Ongoing genomic surveillance in South Africa also detected an increase in sequences assigned to C.1 during the third wave of SARS-CoV-2 infections in May 2021, which was unexpected since C.1, first identified in South Africa6,7, was last detected in January 2021. Upon comparison of the mutational profiles between these and older C.1 sequences (which only contain the D614G mutation within the spike), it was clear that these new sequences had mutated substantially. C.1 had minimal spread globally but was detected in Mozambique and had accumulated additional mutations resulting in the PANGO lineage C.1.17. These new sequences, however, were also very distinct from C.1.1, resulting in the assignment of the PANGO lineage C.1.2 on 22 July 20218. C.1.2 is highly mutated beyond C.1 and all other VOCs and VOIs globally with between 44-59 mutations away from the original Wuhan Hu-1 virus (Fig. 1a). While the VOI Lambda (C.37) is phylogenetically closest to C.1.2, the latter has distinct lineage-defining mutations.

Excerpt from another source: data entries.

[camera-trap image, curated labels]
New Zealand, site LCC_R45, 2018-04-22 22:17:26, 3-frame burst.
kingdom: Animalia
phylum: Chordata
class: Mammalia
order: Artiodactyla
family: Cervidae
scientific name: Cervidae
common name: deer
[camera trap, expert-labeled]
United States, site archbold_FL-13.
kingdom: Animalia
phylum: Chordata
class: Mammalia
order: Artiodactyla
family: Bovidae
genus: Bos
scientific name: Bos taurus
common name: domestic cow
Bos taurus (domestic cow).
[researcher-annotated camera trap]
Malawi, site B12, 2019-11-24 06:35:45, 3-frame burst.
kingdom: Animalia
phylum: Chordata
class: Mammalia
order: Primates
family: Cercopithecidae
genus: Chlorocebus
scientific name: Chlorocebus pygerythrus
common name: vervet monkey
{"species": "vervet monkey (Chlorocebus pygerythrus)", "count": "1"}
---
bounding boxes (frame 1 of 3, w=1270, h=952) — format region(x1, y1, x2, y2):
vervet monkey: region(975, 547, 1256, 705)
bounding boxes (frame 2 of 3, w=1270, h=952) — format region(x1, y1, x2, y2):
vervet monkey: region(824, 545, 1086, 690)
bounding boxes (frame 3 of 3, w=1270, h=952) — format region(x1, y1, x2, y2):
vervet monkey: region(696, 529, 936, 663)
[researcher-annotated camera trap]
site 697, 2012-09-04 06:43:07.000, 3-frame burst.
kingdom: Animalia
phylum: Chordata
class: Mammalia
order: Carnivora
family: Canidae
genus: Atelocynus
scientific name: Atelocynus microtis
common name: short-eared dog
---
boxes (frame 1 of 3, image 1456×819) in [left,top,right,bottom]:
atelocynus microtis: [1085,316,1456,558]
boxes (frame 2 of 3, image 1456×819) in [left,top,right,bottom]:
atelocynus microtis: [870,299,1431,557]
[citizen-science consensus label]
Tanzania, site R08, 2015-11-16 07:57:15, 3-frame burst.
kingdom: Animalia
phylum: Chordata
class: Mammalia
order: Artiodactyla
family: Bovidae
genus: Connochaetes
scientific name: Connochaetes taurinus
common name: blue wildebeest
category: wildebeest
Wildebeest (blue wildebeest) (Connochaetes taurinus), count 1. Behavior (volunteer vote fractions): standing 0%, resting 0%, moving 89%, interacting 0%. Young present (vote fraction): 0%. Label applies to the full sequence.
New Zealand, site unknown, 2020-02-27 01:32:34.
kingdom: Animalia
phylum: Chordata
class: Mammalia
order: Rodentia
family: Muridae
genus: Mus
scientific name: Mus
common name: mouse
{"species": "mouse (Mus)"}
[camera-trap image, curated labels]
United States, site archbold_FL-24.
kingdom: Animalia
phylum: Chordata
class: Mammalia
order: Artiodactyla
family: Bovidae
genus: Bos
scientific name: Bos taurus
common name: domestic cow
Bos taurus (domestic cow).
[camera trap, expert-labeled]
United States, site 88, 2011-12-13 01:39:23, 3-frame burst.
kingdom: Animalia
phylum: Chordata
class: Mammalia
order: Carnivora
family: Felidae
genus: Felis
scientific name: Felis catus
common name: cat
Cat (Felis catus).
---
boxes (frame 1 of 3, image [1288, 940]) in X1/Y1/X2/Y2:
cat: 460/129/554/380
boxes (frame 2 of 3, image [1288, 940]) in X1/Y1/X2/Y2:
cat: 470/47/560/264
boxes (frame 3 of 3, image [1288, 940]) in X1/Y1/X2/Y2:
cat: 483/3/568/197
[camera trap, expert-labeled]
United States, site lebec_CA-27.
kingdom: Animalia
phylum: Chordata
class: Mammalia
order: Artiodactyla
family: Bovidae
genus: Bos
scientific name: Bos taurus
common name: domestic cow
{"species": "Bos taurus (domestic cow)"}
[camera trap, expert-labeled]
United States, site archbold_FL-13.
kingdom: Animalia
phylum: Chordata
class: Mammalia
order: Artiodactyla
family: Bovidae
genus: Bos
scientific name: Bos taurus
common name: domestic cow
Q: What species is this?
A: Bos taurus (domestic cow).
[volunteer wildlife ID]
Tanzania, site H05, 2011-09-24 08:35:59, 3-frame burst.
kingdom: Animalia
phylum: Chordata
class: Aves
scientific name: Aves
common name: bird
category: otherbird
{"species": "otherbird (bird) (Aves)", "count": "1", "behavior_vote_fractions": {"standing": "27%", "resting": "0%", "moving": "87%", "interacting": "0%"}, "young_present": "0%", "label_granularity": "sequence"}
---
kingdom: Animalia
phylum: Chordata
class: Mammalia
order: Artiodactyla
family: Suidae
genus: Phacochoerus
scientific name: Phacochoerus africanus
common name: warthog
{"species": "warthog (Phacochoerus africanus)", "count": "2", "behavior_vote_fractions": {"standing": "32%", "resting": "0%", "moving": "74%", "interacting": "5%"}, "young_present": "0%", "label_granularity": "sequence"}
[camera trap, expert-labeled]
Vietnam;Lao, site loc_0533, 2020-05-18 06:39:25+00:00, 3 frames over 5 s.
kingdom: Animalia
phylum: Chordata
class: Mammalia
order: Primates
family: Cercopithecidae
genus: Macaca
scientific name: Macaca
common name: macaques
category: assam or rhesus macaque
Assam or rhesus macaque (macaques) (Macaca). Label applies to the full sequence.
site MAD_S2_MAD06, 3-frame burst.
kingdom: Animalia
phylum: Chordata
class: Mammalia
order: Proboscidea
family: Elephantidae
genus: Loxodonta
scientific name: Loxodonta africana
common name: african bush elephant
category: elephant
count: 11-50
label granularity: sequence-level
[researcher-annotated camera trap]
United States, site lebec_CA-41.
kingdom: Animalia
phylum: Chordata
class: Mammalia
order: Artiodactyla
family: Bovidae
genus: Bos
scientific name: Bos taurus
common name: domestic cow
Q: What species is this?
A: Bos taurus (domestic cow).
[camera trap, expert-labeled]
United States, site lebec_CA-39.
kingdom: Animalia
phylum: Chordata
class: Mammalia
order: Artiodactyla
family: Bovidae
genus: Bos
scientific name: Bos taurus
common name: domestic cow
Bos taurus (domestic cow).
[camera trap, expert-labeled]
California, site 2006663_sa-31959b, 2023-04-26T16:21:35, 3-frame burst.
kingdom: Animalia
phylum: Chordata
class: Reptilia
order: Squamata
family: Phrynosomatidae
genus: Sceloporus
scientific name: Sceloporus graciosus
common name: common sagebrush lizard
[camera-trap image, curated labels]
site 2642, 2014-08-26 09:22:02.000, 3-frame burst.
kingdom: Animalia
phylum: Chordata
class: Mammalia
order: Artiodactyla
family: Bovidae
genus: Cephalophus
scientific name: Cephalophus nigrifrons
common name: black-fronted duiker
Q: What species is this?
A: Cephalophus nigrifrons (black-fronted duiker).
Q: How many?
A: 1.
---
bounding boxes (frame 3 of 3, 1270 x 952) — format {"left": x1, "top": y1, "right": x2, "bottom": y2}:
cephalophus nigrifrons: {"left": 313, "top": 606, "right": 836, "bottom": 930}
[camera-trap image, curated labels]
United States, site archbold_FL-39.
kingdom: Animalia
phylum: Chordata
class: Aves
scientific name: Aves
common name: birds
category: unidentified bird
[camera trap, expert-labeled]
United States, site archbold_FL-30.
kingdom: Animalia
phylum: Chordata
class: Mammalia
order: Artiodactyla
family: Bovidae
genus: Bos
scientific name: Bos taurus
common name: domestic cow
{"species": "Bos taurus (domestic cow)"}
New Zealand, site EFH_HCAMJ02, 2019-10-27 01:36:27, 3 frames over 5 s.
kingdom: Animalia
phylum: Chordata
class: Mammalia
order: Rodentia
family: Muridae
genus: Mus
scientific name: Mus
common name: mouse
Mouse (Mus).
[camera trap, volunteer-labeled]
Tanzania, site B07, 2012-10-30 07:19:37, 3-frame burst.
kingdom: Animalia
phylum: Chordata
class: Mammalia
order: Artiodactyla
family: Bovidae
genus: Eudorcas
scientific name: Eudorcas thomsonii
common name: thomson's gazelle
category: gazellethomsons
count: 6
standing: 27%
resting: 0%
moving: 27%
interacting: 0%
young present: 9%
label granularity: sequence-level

The C.1.2 lineage was first detected in the Mpumalanga and Gauteng provinces of South Africa, in May 2021 (Fig. 1b and Supplementary Fig. 1a). In June 2021, it was also detected in the KwaZulu-Natal and Limpopo provinces of South Africa as well as in England and China (Fig. 1b and Supplementary Fig. 1b). As of August 13, 2021 the C.1.2 lineage has been detected in 6/9 South African provinces (including the Eastern Cape and Western Cape), the Democratic Republic of the Congo (DRC), Mauritius, New Zealand, Portugal and Switzerland (Fig. 1b and Supplementary Fig. 1b and c).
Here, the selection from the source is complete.